Recently, my husband and one of my daughters spent a lovely evening dining at Snake River Grill. For an appetizer, we ordered the chorizo-stuffed dates. They were heavenly! Sweet, yet savory and moist. This is my attempt to recreate that dish.
- You will need:
- Large Medjool dates
- Andouille sausage
- 2 Tbsp of chili oil
- 1 Tbsp. Orange Liqueur
- 1 package of center cut bacon, very thinly sliced
- 1 Tbsp. of Waldburg fig-chili vinegar (available at Vom Fass)
- Gently cut the dates in half, and remove the pits. (Do not try to use pre-packaged dates. You need the ones that you buy by the pound in the produce department.).

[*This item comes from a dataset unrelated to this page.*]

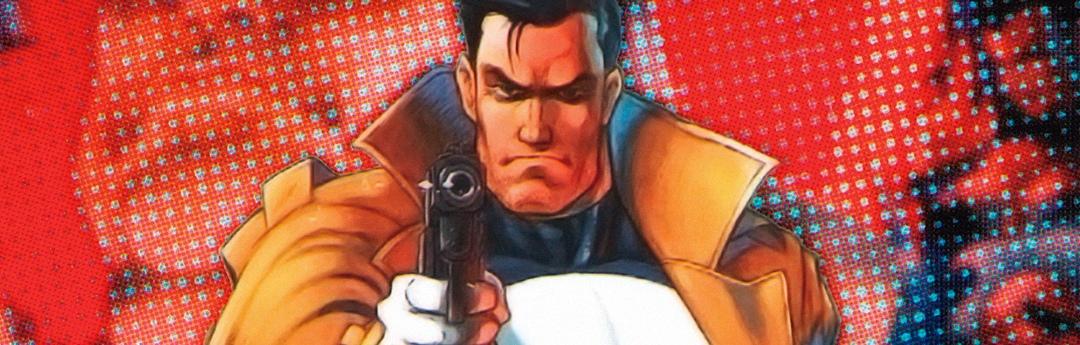 El mejor juego de The Punisher tiene robots gigantes, ninjas, a Nick Furia y muchísima violencia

- Remove the skins from the andouille, and sauté them in the chili oil until browned.
- Grind the andouille in a food processor.
- Remove ground andouille to a separate bowl, and add the orange liqueur.
- Stuff each date with the andouille mix, and then wrap them in 1/2 to 3/4 of a strip of the bacon.
- Use a toothpick to keep the bacon wrapped on the dates.
- Sauté in a medium hot pan. You can remove the toothpick about half way through the cooking process when it appears that the bacon has shriveled enough that it holds it's position.
- Sauté on each side, and serve with a drizzle of fig-chili vinegar.